EXTRACT PROVIDED:
>>

A recent randomized controlled trial in the Journal of Medical Internet Research demonstrated the efficacy of FitBack – a mobile, web-based intervention that helps patients prevent and self-manage nonspecific low back pain (NLBP).
NLBP is a diagnosis usually given to individuals who have temporary back pain with no clear medical cause. The problem is extremely common, as four out of five adults have NLBP at some point during their lives. Costs associated with back pain are approximately $90.7 billion each year.
Current treatment approaches focus on conservative management and patient self-management, though it can be difficult to really educate a patient on that in a 15 minute visit. In addition, treatment guidelines developed for the treatment of NLBP by the American College of Physicians and American Pain Society are often not followed. With this in mind, researchers developed a study to assess whether a mobile web-based intervention, FitBack, would help patients implement self-tailored treatment strategies to prevent and manage the pain associated with NLBP.
The randomized trial included 597 adult participants who received assessments at the beginning of the study, at two months and at four months. They were randomized into three groups with 199 patients in each group. The first group was a control group that received usual care and the three assessments. Unfortunately “usual care” is not clearly defined by the researchers so there may have been significant variation. The second group received alternative care – namely 8 emails urging participants to view six NLBP Internet resources. The third group was the FitBack intervention group.

<<

ACTION ITEM A:
In the article on the FitBack trial, how many patients were in each of the three groups?
ACTION ITEM B:
Repeat word for word the part of the article on the FitBack trial that opens with the words containing "A recent randomized" and closes with "back pain (NLBP).".
The items after this are separate material, unrelated to the article on the FitBack trial.

MATERIAL SHOWN:
>>

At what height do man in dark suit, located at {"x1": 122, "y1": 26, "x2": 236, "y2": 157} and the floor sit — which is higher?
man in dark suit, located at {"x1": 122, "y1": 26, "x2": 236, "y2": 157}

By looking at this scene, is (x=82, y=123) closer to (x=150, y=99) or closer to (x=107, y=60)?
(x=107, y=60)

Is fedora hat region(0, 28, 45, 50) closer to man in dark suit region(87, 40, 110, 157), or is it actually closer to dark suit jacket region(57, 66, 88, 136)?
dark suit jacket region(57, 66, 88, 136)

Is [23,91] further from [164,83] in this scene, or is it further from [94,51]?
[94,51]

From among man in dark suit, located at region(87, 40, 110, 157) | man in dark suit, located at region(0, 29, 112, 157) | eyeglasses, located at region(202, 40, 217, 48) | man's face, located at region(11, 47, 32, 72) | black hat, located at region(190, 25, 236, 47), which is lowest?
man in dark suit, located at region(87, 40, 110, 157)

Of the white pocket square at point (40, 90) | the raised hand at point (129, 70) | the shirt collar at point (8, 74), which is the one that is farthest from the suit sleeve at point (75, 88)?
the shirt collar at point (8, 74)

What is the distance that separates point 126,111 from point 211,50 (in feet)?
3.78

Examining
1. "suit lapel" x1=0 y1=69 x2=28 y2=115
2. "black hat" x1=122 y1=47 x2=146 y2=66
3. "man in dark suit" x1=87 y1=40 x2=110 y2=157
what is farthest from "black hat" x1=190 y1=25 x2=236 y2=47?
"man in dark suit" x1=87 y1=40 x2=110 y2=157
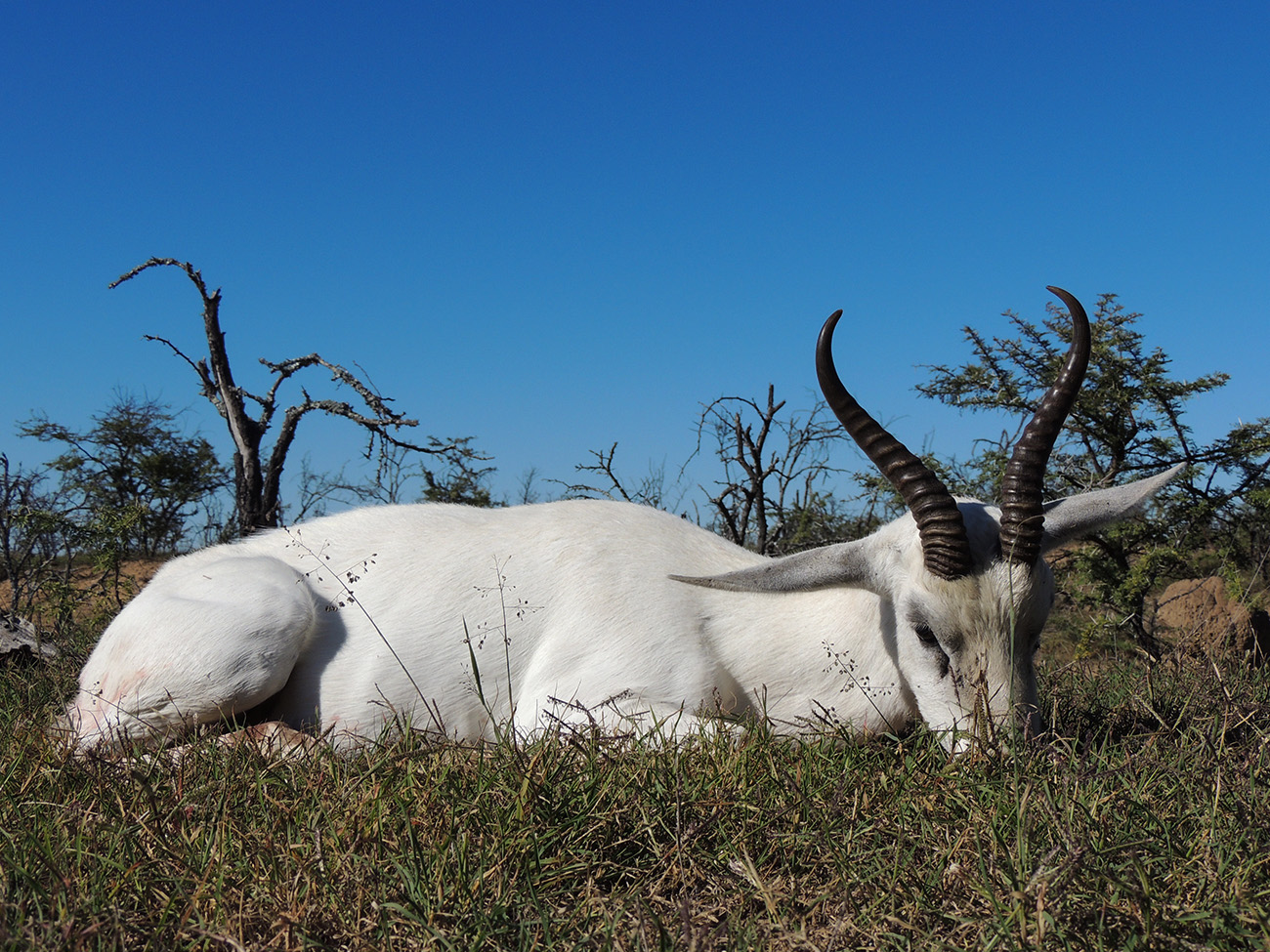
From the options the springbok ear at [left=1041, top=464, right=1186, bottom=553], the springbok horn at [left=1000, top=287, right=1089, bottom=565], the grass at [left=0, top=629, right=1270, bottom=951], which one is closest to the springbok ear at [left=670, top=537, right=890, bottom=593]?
the springbok horn at [left=1000, top=287, right=1089, bottom=565]

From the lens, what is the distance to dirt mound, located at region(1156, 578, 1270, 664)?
670cm

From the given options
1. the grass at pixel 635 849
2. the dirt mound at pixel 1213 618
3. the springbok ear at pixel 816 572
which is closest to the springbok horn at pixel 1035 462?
the springbok ear at pixel 816 572

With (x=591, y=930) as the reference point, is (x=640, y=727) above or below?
above

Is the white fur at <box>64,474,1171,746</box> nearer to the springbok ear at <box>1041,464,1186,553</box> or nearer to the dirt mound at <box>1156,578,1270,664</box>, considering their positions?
the springbok ear at <box>1041,464,1186,553</box>

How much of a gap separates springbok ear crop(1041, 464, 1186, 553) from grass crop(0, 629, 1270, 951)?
0.98 meters

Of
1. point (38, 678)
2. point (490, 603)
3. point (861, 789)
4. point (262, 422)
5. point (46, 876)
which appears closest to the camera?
point (46, 876)

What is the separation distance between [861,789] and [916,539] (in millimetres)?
1283

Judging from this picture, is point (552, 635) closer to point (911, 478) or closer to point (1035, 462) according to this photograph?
point (911, 478)

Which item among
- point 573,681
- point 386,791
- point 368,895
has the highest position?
point 573,681

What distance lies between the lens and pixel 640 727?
4.11 m

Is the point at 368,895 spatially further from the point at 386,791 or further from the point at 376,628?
the point at 376,628

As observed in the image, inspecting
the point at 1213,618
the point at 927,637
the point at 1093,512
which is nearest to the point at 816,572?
the point at 927,637

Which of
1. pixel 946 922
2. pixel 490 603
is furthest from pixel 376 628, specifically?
pixel 946 922

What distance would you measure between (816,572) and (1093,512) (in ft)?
3.98
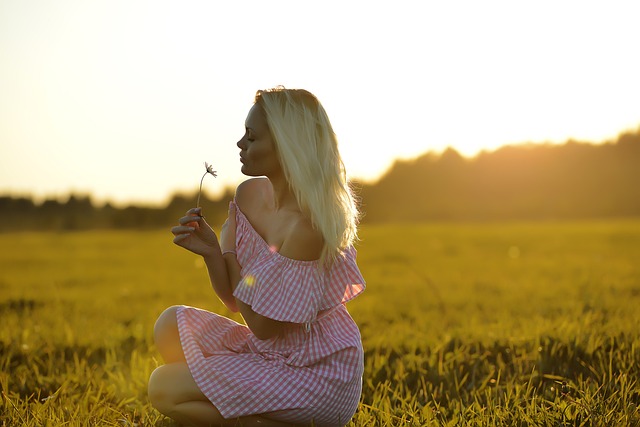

<<

WRITTEN RESPONSE A:
199 patients.

WRITTEN RESPONSE B:
A recent randomized controlled trial in the Journal of Medical Internet Research demonstrated the efficacy of FitBack – a mobile, web-based intervention that helps patients prevent and self-manage nonspecific low back pain (NLBP).